Brief
In the records below, find the line containing "What is the distance measurement"; copy exactly that line and all lines after it to the end, and nothing else.
▬▬▬▬▬▬▬▬▬▬
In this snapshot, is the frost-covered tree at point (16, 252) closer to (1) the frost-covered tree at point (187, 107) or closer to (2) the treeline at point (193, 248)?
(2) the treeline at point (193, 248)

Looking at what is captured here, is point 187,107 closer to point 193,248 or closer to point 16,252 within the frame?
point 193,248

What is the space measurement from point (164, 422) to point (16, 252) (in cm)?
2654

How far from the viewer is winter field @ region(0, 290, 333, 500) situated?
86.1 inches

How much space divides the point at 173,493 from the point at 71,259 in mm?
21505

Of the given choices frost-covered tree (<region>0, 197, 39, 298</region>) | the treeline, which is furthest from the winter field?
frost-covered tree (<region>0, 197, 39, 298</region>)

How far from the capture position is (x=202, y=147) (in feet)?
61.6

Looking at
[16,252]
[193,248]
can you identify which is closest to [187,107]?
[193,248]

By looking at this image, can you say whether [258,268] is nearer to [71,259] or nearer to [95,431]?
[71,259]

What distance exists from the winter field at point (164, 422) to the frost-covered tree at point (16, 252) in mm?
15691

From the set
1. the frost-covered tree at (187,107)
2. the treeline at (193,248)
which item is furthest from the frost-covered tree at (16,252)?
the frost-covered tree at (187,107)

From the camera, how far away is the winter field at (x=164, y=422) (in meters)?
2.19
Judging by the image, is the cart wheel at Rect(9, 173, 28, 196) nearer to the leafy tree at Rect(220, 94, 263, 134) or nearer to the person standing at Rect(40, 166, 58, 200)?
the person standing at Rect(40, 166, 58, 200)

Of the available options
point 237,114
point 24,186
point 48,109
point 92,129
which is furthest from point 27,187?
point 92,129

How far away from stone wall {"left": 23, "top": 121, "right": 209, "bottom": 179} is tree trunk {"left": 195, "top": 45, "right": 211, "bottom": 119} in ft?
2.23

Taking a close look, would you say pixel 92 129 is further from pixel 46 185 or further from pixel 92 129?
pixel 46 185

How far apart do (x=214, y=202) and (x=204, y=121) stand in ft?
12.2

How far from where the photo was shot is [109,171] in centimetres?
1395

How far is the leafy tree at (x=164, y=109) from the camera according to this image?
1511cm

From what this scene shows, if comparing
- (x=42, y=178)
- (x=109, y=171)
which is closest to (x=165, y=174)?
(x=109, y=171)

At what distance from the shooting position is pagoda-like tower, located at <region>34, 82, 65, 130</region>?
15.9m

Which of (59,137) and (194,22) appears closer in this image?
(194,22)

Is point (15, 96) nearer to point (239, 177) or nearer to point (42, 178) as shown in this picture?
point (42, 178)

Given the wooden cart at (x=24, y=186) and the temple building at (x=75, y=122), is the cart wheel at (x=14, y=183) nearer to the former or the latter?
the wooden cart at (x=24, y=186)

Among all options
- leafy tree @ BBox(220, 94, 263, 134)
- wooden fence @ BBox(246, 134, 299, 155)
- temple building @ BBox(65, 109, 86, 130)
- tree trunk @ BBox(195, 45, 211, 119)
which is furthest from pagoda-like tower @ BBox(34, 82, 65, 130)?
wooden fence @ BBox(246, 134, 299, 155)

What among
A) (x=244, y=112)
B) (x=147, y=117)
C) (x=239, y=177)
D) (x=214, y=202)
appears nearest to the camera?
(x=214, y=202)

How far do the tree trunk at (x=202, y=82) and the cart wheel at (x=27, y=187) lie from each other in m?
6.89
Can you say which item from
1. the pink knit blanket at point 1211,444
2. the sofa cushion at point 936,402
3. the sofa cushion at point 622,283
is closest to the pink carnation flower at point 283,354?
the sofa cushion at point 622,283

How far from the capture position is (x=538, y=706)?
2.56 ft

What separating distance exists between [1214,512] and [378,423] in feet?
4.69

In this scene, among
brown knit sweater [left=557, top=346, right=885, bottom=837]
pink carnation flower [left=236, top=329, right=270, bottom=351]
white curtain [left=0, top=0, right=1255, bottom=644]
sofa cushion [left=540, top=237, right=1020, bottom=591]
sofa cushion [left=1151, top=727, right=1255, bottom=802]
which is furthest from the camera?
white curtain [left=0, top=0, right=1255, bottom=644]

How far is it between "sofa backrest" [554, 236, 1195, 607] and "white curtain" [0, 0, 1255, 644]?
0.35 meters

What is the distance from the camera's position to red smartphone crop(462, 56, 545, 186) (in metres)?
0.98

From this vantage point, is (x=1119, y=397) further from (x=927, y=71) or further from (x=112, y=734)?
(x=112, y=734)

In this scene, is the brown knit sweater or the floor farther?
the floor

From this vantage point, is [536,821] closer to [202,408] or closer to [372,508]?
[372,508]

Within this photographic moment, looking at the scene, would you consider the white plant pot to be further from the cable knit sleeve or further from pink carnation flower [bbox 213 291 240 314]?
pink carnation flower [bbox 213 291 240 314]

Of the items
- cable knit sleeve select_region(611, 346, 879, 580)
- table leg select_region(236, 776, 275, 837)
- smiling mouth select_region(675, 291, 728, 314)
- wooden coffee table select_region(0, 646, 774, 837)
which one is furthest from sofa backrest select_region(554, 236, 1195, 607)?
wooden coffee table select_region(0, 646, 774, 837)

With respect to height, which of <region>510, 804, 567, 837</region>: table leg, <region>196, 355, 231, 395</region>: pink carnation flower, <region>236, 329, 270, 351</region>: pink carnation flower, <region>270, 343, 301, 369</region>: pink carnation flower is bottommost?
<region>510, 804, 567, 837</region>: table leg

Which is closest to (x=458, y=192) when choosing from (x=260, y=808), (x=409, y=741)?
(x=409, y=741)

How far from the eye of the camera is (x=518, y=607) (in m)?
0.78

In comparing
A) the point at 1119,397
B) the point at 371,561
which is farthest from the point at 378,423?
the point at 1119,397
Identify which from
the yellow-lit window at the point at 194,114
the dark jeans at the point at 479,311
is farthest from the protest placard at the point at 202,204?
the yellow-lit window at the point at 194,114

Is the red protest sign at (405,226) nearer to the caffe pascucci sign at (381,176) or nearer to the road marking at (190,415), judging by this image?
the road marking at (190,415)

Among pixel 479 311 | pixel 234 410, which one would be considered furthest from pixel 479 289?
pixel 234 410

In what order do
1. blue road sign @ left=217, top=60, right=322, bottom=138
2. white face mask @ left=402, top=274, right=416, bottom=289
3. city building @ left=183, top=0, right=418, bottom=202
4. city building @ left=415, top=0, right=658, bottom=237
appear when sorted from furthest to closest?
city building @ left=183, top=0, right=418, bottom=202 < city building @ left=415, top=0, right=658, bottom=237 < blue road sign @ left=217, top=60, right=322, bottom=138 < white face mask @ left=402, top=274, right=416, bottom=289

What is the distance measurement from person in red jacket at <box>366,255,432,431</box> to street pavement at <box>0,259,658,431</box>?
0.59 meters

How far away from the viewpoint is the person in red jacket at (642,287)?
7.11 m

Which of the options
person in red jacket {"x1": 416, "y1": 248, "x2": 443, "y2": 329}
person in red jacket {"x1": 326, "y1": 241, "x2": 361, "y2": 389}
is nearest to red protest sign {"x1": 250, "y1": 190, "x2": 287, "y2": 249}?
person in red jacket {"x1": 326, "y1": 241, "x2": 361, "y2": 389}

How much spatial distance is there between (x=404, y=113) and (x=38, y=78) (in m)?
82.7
▬▬▬▬▬▬▬▬▬▬
Correct output
What is the distance measurement from person in red jacket at <box>366,255,432,431</box> to street pavement at <box>0,259,658,431</box>?
0.59 meters

How far away from the viewpoint is the person in red jacket at (642,287)?
7.11 m

Which of the options
person in red jacket {"x1": 416, "y1": 248, "x2": 443, "y2": 329}
person in red jacket {"x1": 326, "y1": 241, "x2": 361, "y2": 389}
is nearest to red protest sign {"x1": 250, "y1": 190, "x2": 287, "y2": 249}?
person in red jacket {"x1": 326, "y1": 241, "x2": 361, "y2": 389}

How much spatial distance is there between (x=404, y=113) and (x=38, y=78) (in m)?
82.7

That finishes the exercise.